RSNO Launches 2024:25 Concert Season
  • Music Director Thomas Søndergård celebrates seventh year in post with return to Mahler cycle  
  • RSNO announces Patrick Hahn as Principal Guest Conductor 
  • Violinist Randall Goosby returns in 2024:25 as Artist in Residence with three concerts 
  • RSNO celebrates three-year partnership with Dunedin Consort with world premiere of new commission 
  • RSNO performs two concerts as part of Nordic Music Days Festival 
  • RSNO at the Movies series includes Star Wars: A New Hope, Top Gun: Maverick and Home Alone live to picture 
  • New music celebrated with Scottish premieres by Anna Clyne, Helen Grime, Elena Langer and Jonathan Dove 
  • Stars of the new generation – Ethan Loch, Jonathan Mamora and Sunyoung Seo – make debut performances 
  • RSNO showcases the talents of young musicians from Sistema Scotland, Douglas Academy and St Mary’s Music School 
  • Digital concerts made free to view on demand on RSNO YouTube in Watch again Wednesdays series 
  • Still Game’s Sanjeev Kohli to present RSNO’s annual Christmas Concert tour featuring The Snowman 
  • RSNO Chamber series returns mixing popular favourites with rarely-heard gems 

The Royal Scottish National Orchestra (RSNO) launches its 2024:25 Concert Season under the baton of Music Director Thomas Søndergård, announcing its new Principal Guest Conductor and celebrating its rich choral history.  

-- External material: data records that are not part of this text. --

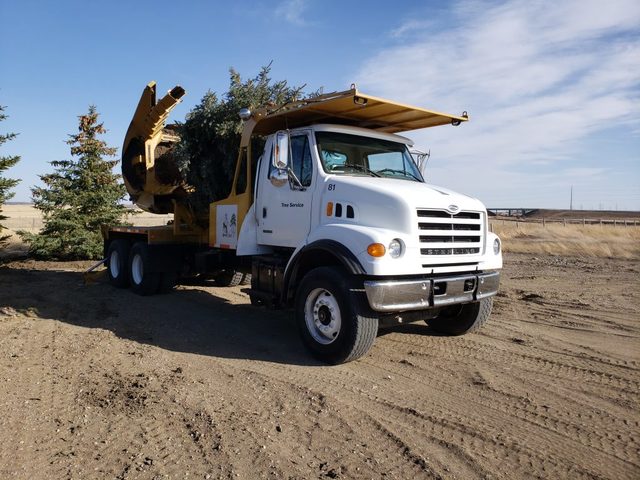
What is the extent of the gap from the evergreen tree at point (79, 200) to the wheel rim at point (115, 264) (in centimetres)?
481

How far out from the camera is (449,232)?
5.80m

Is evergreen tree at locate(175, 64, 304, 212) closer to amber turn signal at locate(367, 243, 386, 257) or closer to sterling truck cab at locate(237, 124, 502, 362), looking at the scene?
sterling truck cab at locate(237, 124, 502, 362)

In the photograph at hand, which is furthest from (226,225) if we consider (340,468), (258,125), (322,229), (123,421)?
(340,468)

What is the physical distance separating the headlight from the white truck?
1cm

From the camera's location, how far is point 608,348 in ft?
20.4

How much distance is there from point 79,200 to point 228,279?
7.07m

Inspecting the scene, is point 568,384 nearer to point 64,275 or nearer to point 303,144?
point 303,144

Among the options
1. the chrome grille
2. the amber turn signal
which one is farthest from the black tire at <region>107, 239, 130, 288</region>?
the chrome grille

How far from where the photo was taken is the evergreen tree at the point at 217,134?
8.90 meters

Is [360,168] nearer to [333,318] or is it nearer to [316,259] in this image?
[316,259]

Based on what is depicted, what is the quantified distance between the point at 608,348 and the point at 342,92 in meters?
4.44

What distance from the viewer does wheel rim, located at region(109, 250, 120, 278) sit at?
1103cm

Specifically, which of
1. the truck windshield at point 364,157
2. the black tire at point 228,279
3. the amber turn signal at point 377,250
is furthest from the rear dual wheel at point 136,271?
the amber turn signal at point 377,250

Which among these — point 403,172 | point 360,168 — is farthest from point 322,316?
point 403,172
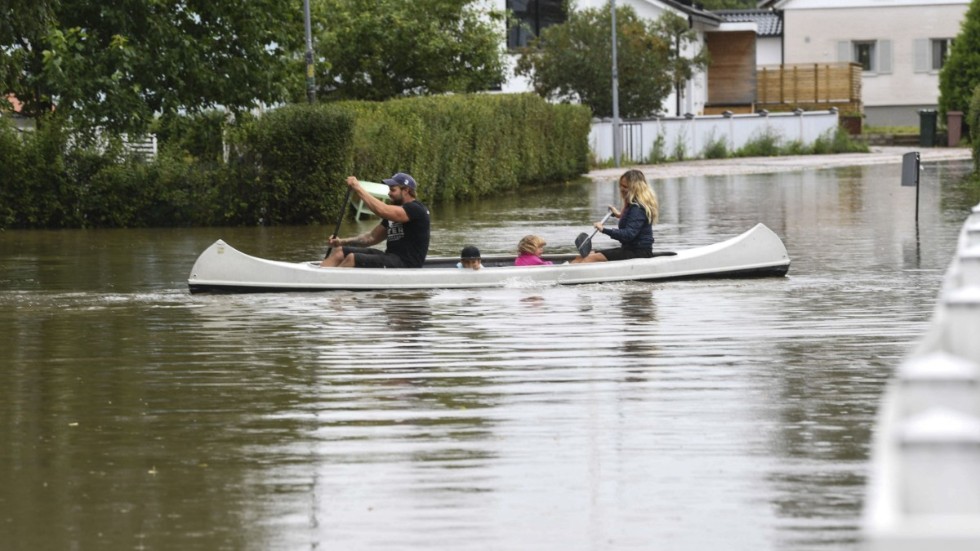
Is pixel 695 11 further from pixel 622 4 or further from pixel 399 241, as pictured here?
pixel 399 241

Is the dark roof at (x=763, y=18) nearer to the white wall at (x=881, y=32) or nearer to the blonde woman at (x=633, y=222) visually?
the white wall at (x=881, y=32)

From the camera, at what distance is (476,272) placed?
642 inches

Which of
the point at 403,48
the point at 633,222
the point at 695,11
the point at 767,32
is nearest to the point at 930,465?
the point at 633,222

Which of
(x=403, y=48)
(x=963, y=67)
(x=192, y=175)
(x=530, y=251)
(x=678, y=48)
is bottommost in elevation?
(x=530, y=251)

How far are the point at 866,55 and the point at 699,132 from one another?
904 inches

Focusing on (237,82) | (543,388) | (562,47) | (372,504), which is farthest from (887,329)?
(562,47)

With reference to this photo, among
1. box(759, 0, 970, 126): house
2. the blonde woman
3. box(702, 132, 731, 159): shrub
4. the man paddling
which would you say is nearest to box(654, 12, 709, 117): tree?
box(702, 132, 731, 159): shrub

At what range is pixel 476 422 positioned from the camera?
9172 mm

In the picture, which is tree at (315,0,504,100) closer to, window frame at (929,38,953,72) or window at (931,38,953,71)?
window frame at (929,38,953,72)

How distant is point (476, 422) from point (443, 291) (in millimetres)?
7224

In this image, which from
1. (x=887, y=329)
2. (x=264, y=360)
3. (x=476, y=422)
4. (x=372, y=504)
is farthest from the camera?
(x=887, y=329)

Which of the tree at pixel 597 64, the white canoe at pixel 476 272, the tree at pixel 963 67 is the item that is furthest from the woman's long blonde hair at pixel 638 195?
the tree at pixel 963 67

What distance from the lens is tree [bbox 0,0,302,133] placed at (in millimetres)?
27109

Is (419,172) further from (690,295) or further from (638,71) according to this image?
(638,71)
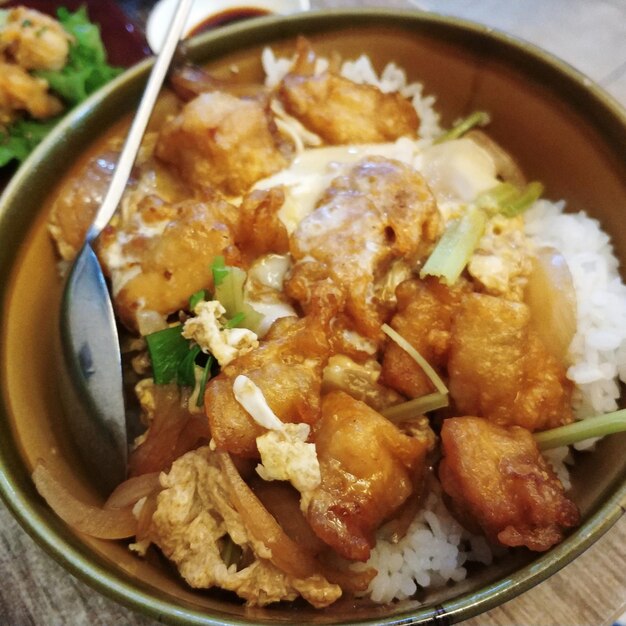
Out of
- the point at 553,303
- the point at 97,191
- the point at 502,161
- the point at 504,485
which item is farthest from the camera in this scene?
the point at 502,161

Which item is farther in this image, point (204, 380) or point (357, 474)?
point (204, 380)

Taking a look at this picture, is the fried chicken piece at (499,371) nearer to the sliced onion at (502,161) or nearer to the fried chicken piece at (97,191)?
the sliced onion at (502,161)

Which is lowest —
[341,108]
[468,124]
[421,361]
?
[421,361]

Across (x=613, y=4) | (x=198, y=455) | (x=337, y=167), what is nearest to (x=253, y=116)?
(x=337, y=167)

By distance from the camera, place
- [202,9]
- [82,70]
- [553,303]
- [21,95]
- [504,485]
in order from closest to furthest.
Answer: [504,485]
[553,303]
[21,95]
[82,70]
[202,9]

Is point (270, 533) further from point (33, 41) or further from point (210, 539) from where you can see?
point (33, 41)

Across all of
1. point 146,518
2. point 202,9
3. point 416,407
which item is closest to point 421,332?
point 416,407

The 2024:25 Concert Season brings a host of new artists to the RSNO stage as it celebrates new works alongside giants of the orchestral canon, up-and-coming and established soloists and its partnerships with other orchestral ensembles and community groups. The programme is furnished by a suite of illustrations from Scottish illustrator Katie Smith, raising the familiar faces and iconic venues of the RSNO to its forefront. 

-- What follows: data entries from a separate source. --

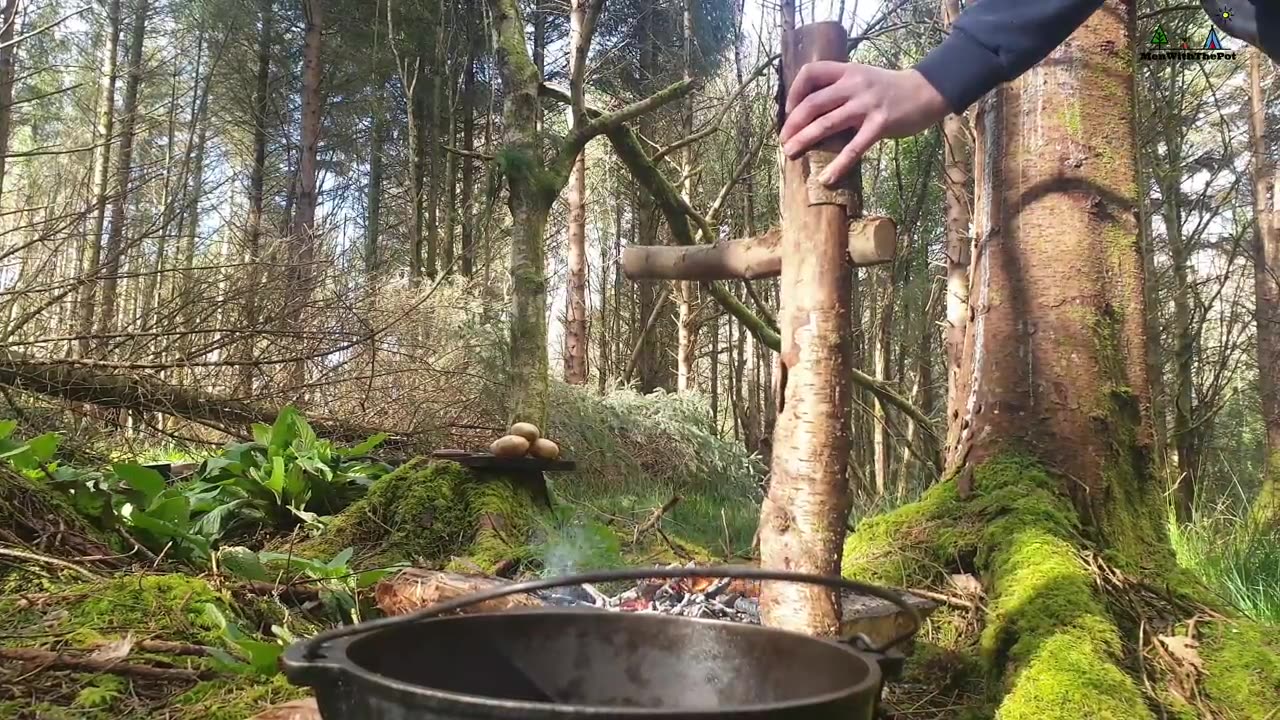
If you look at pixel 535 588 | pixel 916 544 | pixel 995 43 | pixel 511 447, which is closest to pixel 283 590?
pixel 511 447

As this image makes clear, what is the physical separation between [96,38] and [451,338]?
10.1m

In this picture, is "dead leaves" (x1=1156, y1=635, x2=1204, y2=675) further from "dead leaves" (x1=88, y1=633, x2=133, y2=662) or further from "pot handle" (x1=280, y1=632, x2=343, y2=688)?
"dead leaves" (x1=88, y1=633, x2=133, y2=662)

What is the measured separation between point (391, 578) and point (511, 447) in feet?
3.57

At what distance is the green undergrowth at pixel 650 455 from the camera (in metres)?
6.70

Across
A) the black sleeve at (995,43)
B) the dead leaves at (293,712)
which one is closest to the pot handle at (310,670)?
the dead leaves at (293,712)

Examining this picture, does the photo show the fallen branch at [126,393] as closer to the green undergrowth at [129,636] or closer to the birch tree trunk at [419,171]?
the green undergrowth at [129,636]

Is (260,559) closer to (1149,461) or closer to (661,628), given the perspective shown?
(661,628)

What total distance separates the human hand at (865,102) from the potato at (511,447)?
8.03ft

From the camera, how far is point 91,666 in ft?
5.96

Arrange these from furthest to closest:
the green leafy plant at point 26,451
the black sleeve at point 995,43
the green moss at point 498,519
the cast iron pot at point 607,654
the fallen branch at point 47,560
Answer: the green moss at point 498,519, the green leafy plant at point 26,451, the fallen branch at point 47,560, the black sleeve at point 995,43, the cast iron pot at point 607,654

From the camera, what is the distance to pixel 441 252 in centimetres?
1287

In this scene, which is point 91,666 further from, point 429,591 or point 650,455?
point 650,455

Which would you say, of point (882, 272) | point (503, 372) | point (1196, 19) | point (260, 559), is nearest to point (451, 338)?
point (503, 372)

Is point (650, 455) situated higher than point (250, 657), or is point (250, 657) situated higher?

Thomas Søndergård, RSNO Music Director’s Seventh Season 

Music Director Thomas Søndergård follows on from two successful European Tours during the 2023:24 Concert Season with a return to his Mahler Cycle, performing Mahler’s Second and Ninth Symphonies. In his seventh Season in post, he performs with the singers of the RSNO Chorus and later with sought-after soloists like violinists Randall Goosby and Isabelle Faust and cellist Daniel Müller-Schott. Opening with Mahler’s Second Symphony, later conducting Wagner’s Ring Symphony and closing the Season with a Shostakovich Spectacular, the RSNO’s Music Director seeks to get everything out of the Orchestra in these powerful works. Showing his variety, Søndergård also leads the RSNO through a suite from Tchaikovsky’s Swan Lake and assists pianists Elisabeth Leonskaja and Ethan Loch as they perform Beethoven Concertos Nos 5 and 1 alongside pieces by Chevalier de Saint-George and Samuel Coleridge-Taylor.  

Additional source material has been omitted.